> [Exercise instructions] Pick out every line in the material below that contains the string "furthest", and copy each one. Treat the match as case-sensitive.
------ Material supplied
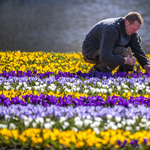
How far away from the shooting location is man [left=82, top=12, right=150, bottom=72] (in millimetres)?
4023

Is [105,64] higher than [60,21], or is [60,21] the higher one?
[60,21]

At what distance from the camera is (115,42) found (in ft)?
14.2

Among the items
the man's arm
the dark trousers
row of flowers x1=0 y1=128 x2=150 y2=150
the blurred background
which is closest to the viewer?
row of flowers x1=0 y1=128 x2=150 y2=150

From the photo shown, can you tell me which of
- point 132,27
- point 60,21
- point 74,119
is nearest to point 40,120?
point 74,119

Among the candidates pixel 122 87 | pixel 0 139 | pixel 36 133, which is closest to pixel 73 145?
pixel 36 133

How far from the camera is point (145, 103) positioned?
109 inches

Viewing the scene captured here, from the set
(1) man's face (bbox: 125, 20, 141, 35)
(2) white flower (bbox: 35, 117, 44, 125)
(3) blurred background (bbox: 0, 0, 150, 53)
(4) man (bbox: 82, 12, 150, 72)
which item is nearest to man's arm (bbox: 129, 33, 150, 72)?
(4) man (bbox: 82, 12, 150, 72)

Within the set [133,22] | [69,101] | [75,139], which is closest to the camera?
[75,139]

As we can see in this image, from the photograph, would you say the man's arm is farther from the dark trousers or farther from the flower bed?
the flower bed

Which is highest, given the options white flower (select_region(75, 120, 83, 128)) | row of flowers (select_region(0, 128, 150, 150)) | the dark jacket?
the dark jacket

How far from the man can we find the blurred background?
4531 millimetres

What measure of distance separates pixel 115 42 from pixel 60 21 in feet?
18.0

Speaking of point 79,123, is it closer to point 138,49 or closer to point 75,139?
point 75,139

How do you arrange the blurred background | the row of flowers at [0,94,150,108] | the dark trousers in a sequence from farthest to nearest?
the blurred background < the dark trousers < the row of flowers at [0,94,150,108]
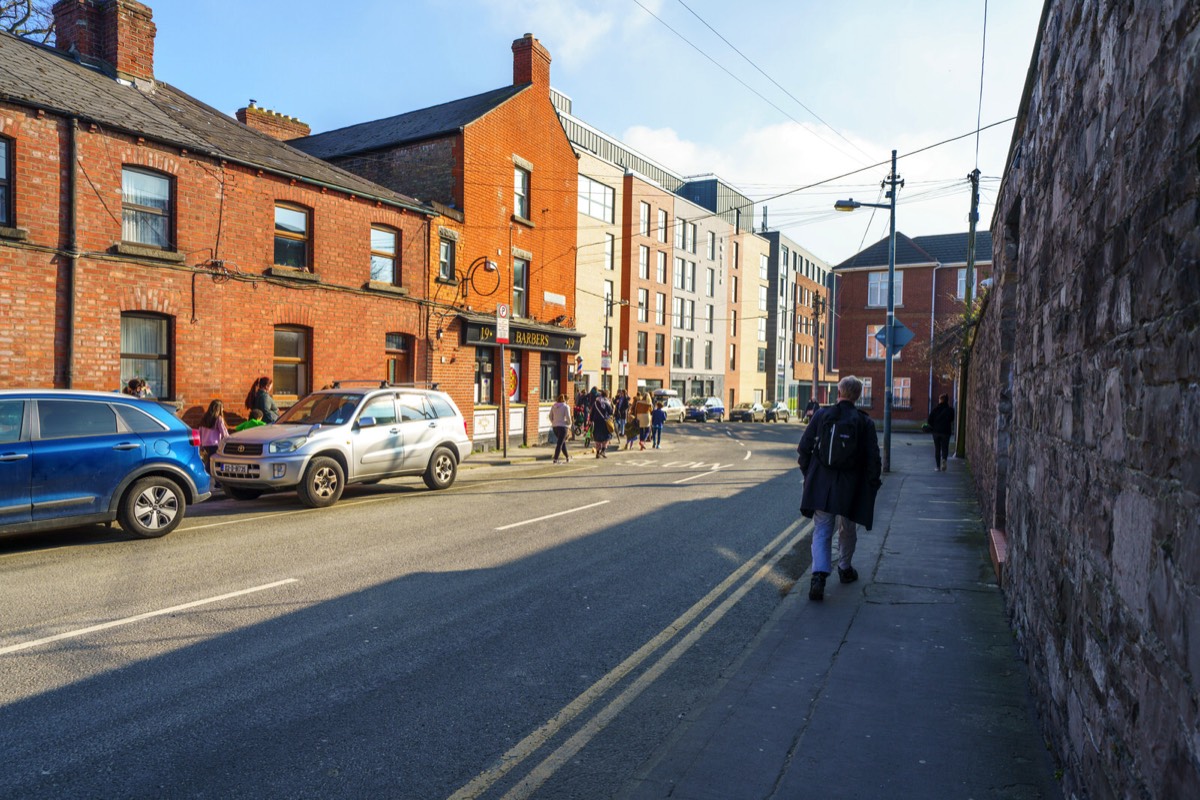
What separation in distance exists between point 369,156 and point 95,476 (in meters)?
17.5

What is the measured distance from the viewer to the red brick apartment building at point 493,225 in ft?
72.4

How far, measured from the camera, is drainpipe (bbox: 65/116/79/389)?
43.9 feet

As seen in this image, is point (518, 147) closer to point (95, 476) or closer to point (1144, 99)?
point (95, 476)

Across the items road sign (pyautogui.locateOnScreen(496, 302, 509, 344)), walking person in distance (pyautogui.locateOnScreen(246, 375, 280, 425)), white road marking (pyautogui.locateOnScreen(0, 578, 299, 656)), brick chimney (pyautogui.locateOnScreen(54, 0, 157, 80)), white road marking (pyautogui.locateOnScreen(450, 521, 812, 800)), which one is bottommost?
white road marking (pyautogui.locateOnScreen(450, 521, 812, 800))

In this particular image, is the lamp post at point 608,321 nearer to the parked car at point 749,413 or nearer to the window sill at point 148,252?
the parked car at point 749,413

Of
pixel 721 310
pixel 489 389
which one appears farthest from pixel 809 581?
pixel 721 310

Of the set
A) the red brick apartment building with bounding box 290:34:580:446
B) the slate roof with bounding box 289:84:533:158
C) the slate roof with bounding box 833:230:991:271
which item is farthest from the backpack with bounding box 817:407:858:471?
the slate roof with bounding box 833:230:991:271

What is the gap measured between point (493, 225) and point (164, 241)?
10.1m

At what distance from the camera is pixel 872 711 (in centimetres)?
443

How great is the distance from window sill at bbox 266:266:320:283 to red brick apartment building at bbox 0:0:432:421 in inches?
1.3

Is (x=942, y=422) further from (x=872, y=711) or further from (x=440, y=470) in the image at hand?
(x=872, y=711)

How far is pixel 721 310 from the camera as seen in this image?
198 ft

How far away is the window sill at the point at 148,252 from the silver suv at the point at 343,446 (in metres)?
4.04

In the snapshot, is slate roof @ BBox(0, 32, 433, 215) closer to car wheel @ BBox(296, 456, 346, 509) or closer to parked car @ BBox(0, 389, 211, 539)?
parked car @ BBox(0, 389, 211, 539)
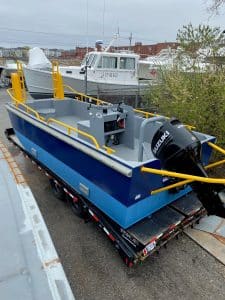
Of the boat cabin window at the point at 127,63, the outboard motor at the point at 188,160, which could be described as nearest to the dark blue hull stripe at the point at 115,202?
the outboard motor at the point at 188,160

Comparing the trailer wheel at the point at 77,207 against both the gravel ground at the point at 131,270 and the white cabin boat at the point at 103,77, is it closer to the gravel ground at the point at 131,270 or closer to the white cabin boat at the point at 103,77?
the gravel ground at the point at 131,270

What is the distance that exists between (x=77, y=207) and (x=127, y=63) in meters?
8.72

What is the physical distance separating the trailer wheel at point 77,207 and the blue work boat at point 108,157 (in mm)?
184

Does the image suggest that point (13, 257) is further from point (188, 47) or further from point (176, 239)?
point (188, 47)

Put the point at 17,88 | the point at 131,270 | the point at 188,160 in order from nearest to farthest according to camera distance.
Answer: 1. the point at 188,160
2. the point at 131,270
3. the point at 17,88

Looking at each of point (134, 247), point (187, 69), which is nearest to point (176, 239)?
point (134, 247)

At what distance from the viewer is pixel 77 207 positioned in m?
3.79

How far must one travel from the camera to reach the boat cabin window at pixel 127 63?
11.0 meters

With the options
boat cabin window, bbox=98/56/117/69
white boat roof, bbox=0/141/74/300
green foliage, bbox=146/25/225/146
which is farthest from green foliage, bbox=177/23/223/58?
boat cabin window, bbox=98/56/117/69

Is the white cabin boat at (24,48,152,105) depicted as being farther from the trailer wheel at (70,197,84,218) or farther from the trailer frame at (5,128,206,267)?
the trailer frame at (5,128,206,267)

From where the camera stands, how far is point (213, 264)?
3074 millimetres

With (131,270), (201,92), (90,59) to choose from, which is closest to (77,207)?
(131,270)

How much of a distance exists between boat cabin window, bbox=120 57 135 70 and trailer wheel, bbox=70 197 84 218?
27.4ft

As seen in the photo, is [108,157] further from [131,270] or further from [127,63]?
[127,63]
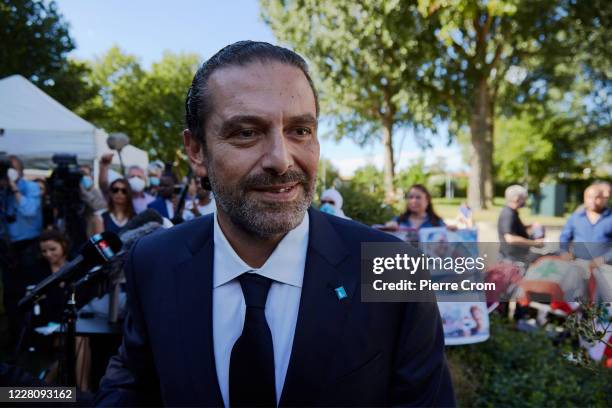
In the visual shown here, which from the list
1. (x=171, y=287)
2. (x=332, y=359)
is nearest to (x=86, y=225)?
(x=171, y=287)

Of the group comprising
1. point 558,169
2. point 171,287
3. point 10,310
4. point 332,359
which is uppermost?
point 558,169

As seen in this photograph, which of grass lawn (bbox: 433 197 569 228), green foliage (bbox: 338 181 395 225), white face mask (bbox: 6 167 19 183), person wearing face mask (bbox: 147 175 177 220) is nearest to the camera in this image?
white face mask (bbox: 6 167 19 183)

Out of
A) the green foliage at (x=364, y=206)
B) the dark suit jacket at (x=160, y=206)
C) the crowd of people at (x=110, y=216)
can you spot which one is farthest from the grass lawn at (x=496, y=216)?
the dark suit jacket at (x=160, y=206)

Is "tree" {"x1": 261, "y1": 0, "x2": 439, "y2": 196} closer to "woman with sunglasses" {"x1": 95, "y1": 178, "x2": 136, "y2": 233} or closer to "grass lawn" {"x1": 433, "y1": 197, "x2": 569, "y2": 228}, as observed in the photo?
"grass lawn" {"x1": 433, "y1": 197, "x2": 569, "y2": 228}

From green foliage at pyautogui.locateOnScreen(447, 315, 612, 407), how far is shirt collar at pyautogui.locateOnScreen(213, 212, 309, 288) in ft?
7.46

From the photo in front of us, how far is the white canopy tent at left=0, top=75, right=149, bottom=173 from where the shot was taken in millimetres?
6469

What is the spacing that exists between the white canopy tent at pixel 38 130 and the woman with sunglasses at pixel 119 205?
2.27 meters

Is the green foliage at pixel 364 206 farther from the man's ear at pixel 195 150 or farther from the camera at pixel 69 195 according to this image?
the man's ear at pixel 195 150

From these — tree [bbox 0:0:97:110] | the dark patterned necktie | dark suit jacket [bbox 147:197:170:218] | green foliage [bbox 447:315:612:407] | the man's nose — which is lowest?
green foliage [bbox 447:315:612:407]

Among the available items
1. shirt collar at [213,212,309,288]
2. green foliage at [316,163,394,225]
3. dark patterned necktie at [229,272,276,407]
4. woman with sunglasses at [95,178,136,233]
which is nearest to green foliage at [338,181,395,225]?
green foliage at [316,163,394,225]

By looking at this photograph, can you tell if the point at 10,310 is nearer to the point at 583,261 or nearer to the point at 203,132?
the point at 203,132

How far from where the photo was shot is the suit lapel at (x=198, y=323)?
1.48m

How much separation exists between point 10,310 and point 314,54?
53.6 feet

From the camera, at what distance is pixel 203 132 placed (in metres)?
1.69
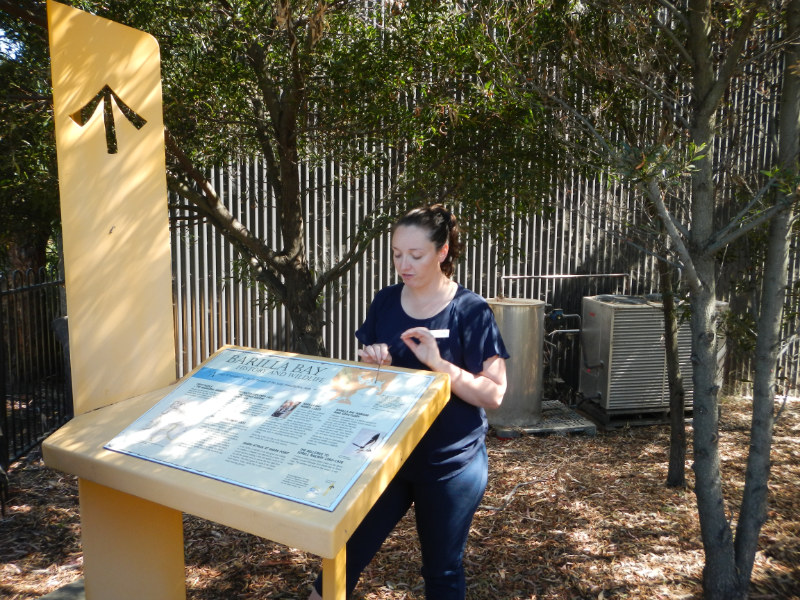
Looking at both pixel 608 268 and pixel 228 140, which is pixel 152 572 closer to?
pixel 228 140

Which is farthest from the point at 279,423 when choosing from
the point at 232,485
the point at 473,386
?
the point at 473,386

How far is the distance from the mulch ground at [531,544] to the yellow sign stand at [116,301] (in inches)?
47.9

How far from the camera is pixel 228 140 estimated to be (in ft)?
15.3

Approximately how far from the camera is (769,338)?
10.3ft

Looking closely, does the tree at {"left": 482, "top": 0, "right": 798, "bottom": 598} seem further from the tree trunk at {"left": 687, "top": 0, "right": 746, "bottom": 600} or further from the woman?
the woman

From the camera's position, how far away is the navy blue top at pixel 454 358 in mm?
2330

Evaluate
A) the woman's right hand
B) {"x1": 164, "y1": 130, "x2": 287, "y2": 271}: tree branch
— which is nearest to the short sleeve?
the woman's right hand

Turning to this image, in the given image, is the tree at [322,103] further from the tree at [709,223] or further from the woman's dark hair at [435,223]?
the woman's dark hair at [435,223]

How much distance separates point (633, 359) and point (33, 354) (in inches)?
237

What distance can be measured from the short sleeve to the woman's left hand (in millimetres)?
197

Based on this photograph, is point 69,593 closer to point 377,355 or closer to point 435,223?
point 377,355

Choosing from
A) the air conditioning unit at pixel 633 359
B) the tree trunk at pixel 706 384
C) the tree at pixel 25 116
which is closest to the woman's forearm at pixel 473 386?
the tree trunk at pixel 706 384

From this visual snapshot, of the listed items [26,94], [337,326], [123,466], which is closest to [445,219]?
[123,466]

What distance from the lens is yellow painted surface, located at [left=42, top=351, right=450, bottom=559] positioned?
1.61m
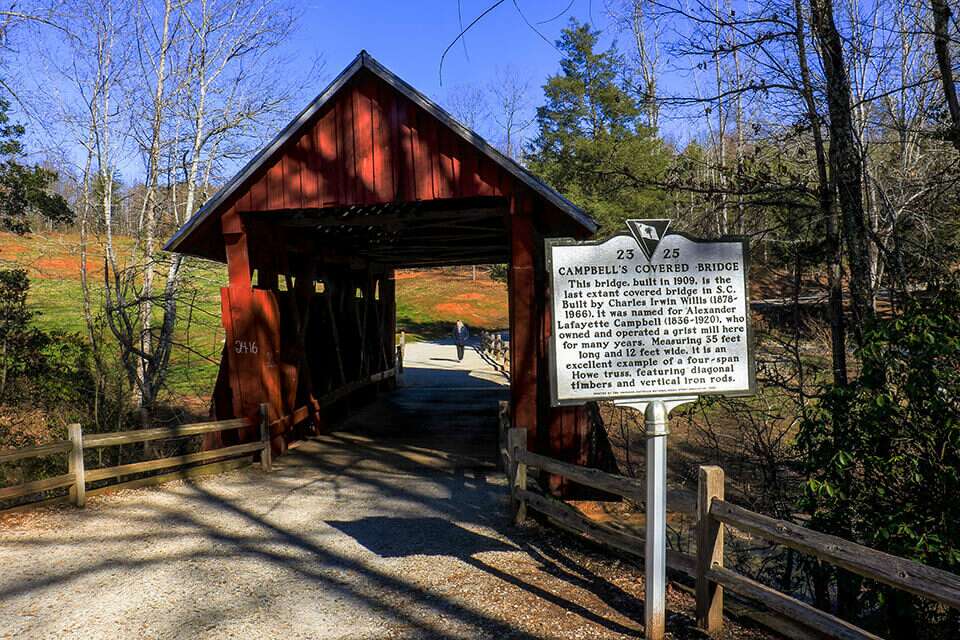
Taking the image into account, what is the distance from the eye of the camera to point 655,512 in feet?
15.3

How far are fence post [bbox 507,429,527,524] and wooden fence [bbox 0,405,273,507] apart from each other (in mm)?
4343

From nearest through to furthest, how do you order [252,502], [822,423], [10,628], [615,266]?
[615,266]
[10,628]
[822,423]
[252,502]

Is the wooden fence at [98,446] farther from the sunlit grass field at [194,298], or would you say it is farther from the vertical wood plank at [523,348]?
the sunlit grass field at [194,298]

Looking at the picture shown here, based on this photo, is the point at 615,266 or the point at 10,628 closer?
the point at 615,266

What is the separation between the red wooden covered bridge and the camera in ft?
30.9

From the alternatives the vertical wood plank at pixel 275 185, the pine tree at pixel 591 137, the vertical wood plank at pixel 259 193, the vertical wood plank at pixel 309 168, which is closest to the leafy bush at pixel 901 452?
the vertical wood plank at pixel 309 168

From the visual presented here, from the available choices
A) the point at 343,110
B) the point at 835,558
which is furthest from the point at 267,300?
the point at 835,558

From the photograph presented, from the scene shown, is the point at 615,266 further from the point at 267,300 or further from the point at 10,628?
the point at 267,300

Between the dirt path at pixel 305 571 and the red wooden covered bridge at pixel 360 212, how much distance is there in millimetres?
1802

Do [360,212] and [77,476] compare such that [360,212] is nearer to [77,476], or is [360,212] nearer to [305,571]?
[77,476]

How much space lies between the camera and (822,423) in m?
5.80

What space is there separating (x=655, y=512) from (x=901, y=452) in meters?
2.34

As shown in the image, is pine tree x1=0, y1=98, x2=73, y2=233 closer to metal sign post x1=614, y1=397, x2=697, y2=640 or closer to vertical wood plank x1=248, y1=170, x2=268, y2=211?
vertical wood plank x1=248, y1=170, x2=268, y2=211

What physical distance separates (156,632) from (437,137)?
22.3ft
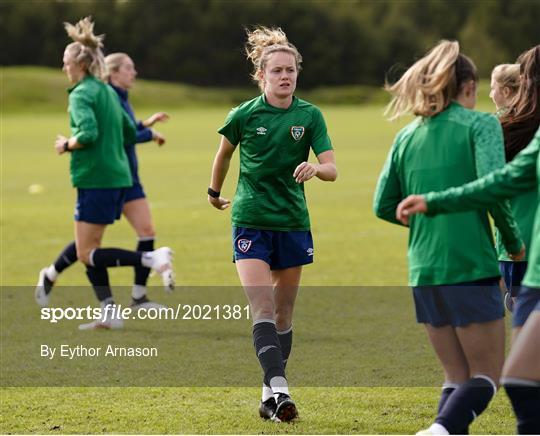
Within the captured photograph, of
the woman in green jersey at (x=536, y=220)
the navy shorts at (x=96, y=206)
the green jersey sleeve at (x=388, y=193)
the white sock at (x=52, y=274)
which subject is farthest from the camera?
the white sock at (x=52, y=274)

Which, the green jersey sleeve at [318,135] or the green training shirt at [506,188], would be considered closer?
the green training shirt at [506,188]

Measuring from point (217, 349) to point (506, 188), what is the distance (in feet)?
15.2

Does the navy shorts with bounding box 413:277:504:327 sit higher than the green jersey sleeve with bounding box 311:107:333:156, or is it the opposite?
the green jersey sleeve with bounding box 311:107:333:156

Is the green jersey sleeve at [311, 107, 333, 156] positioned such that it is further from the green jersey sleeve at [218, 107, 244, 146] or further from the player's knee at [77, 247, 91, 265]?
the player's knee at [77, 247, 91, 265]

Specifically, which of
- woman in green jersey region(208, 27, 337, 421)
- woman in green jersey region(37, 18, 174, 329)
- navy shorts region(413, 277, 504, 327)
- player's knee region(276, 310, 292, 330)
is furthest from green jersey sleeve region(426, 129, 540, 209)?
woman in green jersey region(37, 18, 174, 329)

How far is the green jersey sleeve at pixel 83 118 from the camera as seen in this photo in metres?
9.26

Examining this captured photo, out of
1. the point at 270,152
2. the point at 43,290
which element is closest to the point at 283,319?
the point at 270,152

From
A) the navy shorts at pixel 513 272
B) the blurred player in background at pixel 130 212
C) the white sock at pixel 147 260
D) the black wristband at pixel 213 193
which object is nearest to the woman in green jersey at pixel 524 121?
the navy shorts at pixel 513 272

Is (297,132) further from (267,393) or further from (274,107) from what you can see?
(267,393)

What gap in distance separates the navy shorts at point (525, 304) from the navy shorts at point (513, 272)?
157 centimetres

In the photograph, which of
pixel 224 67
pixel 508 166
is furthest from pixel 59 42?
pixel 508 166

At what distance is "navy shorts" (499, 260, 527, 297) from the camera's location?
6.38 metres

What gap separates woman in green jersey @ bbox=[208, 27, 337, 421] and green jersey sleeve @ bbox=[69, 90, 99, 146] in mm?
2836

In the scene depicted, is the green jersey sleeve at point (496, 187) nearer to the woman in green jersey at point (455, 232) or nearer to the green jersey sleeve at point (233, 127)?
the woman in green jersey at point (455, 232)
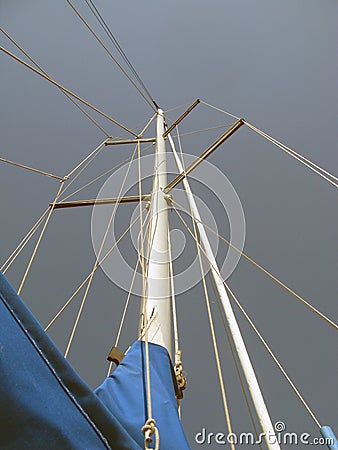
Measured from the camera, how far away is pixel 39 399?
0.40 m

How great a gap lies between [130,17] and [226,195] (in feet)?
4.86

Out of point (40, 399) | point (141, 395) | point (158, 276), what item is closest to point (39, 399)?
point (40, 399)

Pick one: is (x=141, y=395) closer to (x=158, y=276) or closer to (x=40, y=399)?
(x=40, y=399)

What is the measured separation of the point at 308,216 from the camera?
9.94 ft

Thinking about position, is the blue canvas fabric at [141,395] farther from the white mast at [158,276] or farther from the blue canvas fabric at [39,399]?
the blue canvas fabric at [39,399]

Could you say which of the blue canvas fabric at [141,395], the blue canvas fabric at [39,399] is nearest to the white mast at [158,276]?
the blue canvas fabric at [141,395]

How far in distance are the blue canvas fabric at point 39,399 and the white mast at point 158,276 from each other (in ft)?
1.42

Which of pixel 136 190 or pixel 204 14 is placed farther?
pixel 204 14

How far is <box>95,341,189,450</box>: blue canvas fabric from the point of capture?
67 centimetres

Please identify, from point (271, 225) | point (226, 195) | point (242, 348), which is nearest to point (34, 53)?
point (226, 195)

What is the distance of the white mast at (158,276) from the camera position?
1.02 meters

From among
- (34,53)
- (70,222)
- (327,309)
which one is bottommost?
(327,309)

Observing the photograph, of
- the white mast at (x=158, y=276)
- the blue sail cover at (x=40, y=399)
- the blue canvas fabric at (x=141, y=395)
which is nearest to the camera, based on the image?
the blue sail cover at (x=40, y=399)

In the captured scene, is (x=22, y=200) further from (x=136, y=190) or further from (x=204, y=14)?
(x=204, y=14)
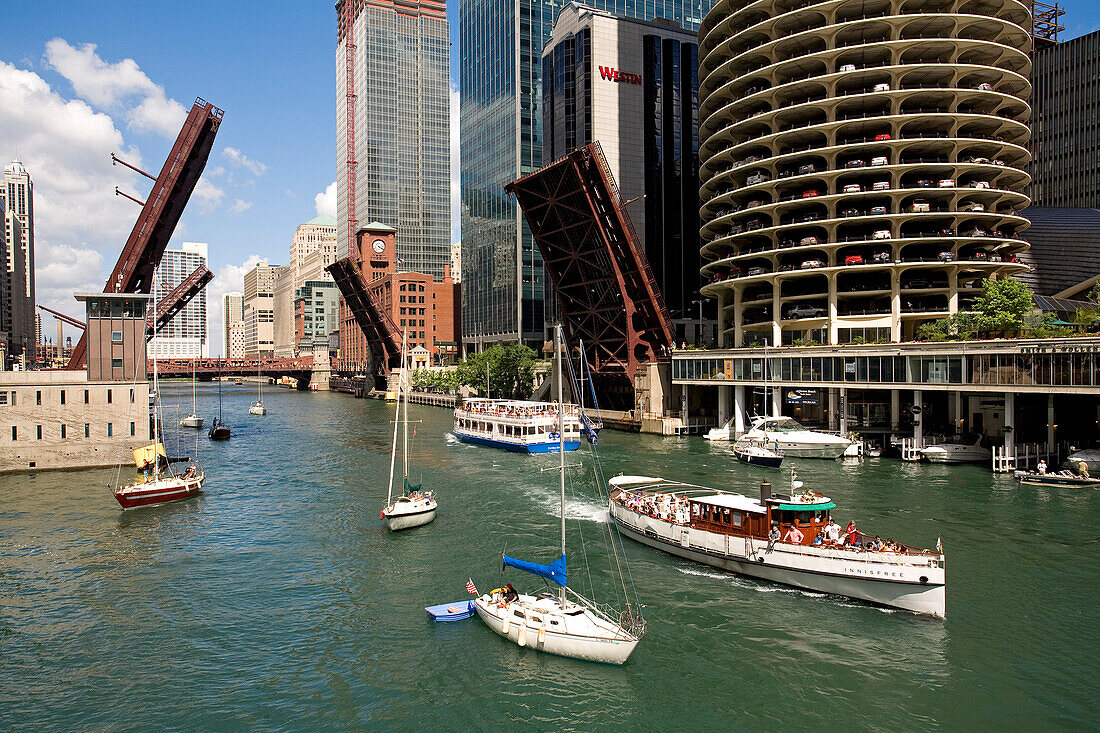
------------
> [Correct answer]
From nearest through to furthest, how do you order [252,502], [822,423], [10,628], [615,266]?
which is furthest from the point at 267,300?
is furthest from green jersey sleeve region(426, 129, 540, 209)?
is furthest from pixel 59 42?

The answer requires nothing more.